Тут уж господа, стоящие кругом, так и покатились со смеху, а капитан немного отступил и побагровел, но потом и он рассмеялся.

— Видали, вылитый Парацельс! Какую серьезную мину корчит, а ведь я готов держать пари: ты знаешь так же хорошо, как и я, что когда-то я был папским зуавом и нас разбили у Кастелфидардо. Я так драпал, что до самого дома остановиться не мог. Ха-ха-ха! — Вступил в разговор и аббат Шамуэль.

— У меня претензий еще больше: вы изгнали из страны Магнетизма весь клир!

— Ну, этому легко помочь, — дружелюбно сказал Иван. — Когда они познакомятся с текстом наших vesperae, быть может, они тоже войдут во вкус.

Этой репликой Иван разом всех покорил. История с vesperae была уже всем известна, ибо графиня Теуделинда справедливо решила, что будет лучше, если она сама расскажет о ней знакомым, чем если они услышат ее от посторонних. Однако шутить над этим в присутствии священника никто не осмеливался. Все считали это весьма серьезным делом. И теперь, увидев, что сам святой отец смеется над шуткой Ивана, да так, что у него слезы из глаз катятся, господа признали, что Беренд Kreuzfidel,[107] с которым можно хорошо провести время.

Ведь он «adeptus».[108] Ему знаком наш жаргон, он знает, над чем мы смеемся и как, а люди не нашего круга в это не посвящены.

Этому можно сказать «ciau!».[109]

«Славный малый этот ученый! Надо ему устроить хороший денек!»

— Правда, что ты никогда не пьешь вина? — спросил капитан Ивана.

— Раз в году пью.

— А в этом году еще не было anniversaries?[110]

— Нет.

— Ну, тогда выпьем сегодня сразу за целый год! Кто с нами?

Часть мужского общества — несколько юных ловеласов и, как водится, танцоры — вернулась в зал. Дамы после чая обычно танцевали под рояль кадриль, а если настроение поднималось, то и чардаш; граф Иштван не покидал зала, пока не уходил последний ученый и поэт, и шел домой лишь тогда, когда видел, что общество собирается расходиться. Но расходились не все, кое-кто из гостей вместе с графом уединялись в его апартаментах, занимавших во дворце графини Теуделинды весь третий этаж, и там развлекались на свой лад.

В боковых комнатах, откуда шум вниз не доносился, шло веселое застолье, поднимались бокалы с шампанским, произносились тосты.

Тут Иван показал себя еще с одной стороны: он умел пить. Тосты его были осмысленными, шутки остроумными, анекдоты новыми и забавными. И потом, сколько бы он ни пил, настроение его ни на йоту не менялось.
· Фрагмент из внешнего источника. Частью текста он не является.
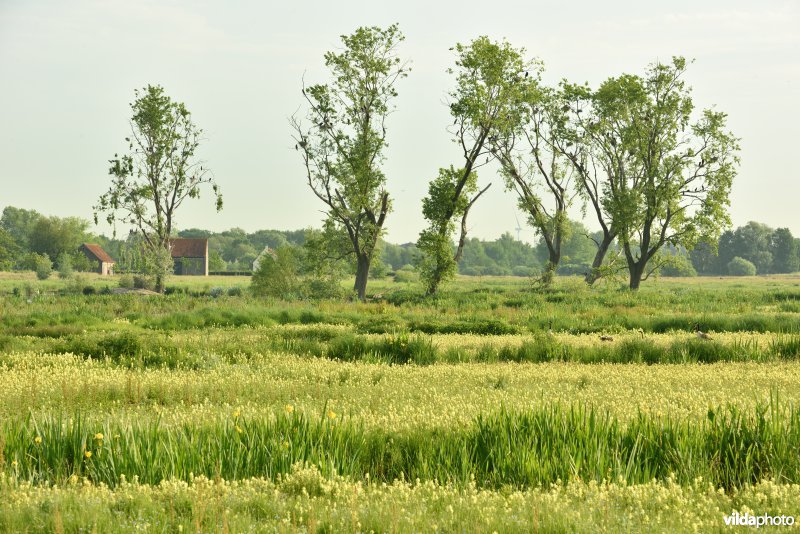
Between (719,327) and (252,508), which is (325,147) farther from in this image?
(252,508)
Он оставался спокойным и веселым.

— Brader![111] — заплетающимся языком обратился к нему часов около двух граф Геза. — Мы договорились с капитаном, если ты напьешься, отвезти тебя домой и уложить как полагается. Но, прости, дорогой друг, магнетический рыцарь, я и сам не знаю, как скатиться по лестнице, совсем раскис. Так вы уж продолжайте с капитаном без меня фантазировать.
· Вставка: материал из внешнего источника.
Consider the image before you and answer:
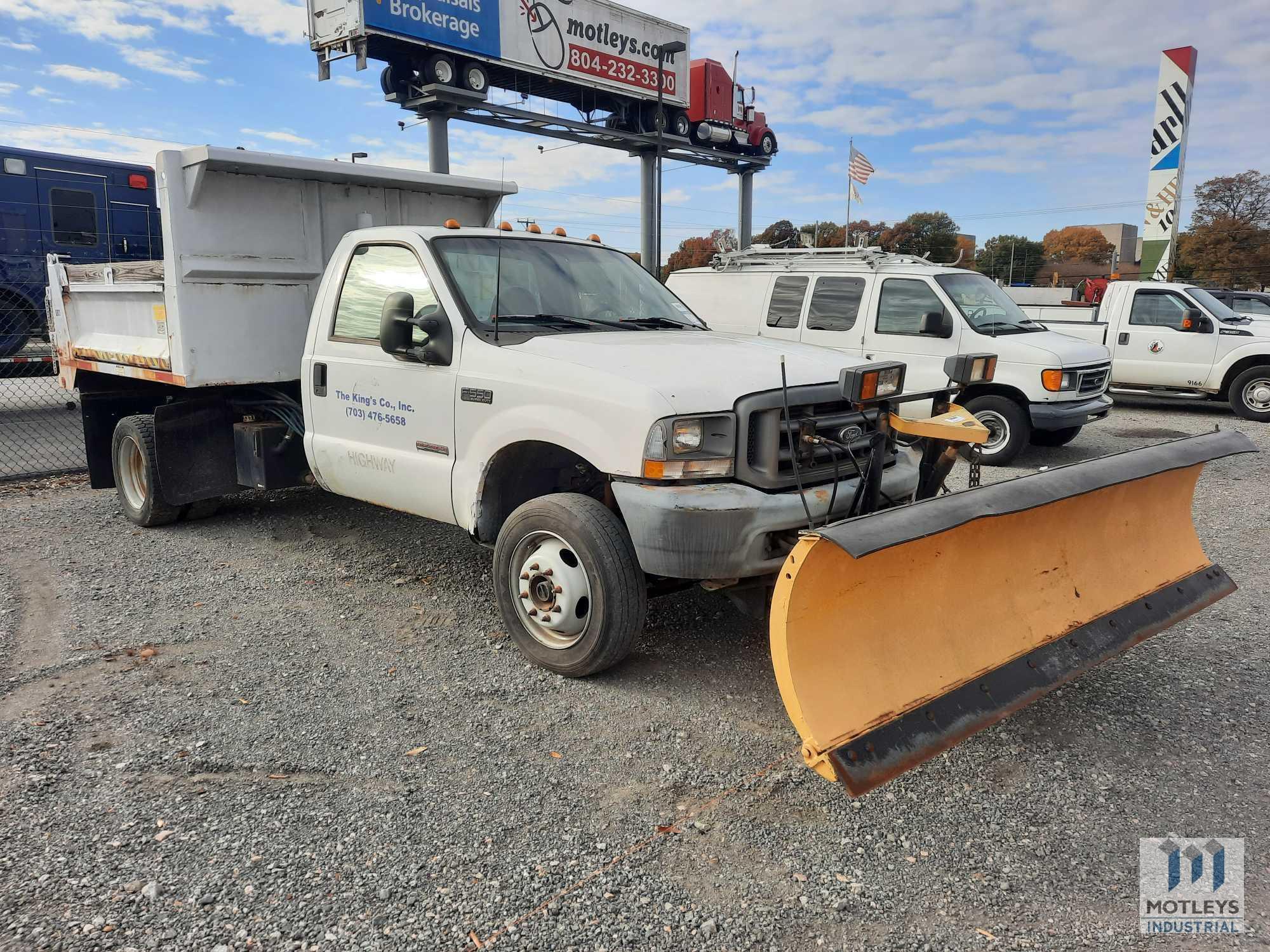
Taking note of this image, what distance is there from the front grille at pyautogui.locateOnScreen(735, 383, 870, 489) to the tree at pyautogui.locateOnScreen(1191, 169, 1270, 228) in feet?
229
Он лег на кушетку и уснул.

Над его откровенным признанием посмеялись. Иван смеялся со всеми вместе.

Прозвище «магнетический рыцарь» так и прилипло к нему.

— Noraen est omen,[112] — заявил Иван. — Мое имя «Иван» означает «getrunken»![113] — Но признайся, — сказал капитан, — с моей фигурой, наверное, и в стране Магнетизма не полетаешь.

— Не знаю, как ты себя оцениваешь, — произнес Иван, — но, насколько мне известно, единственный, кто не «волат», это «шкиз». (Для непосвященных, а вероятно, таких много, объясняем, что «шкиз» — это лицо, облеченное высшей властью, обладающее некой infalibilitas,[114] портреты его обычно рисуют в расшитом облачении, лицо это превыше всех королей и пользуется всеобщим почетом. А «волат»[115] — пароль вольных каменщиков, означающий такое положение, когда попранное право вынуждено в течение некоторого времени покоряться фактической власти.) — А! — проговорил капитан. — Так ты и в этом разбираешься? А в карты ты играешь, ученый муж?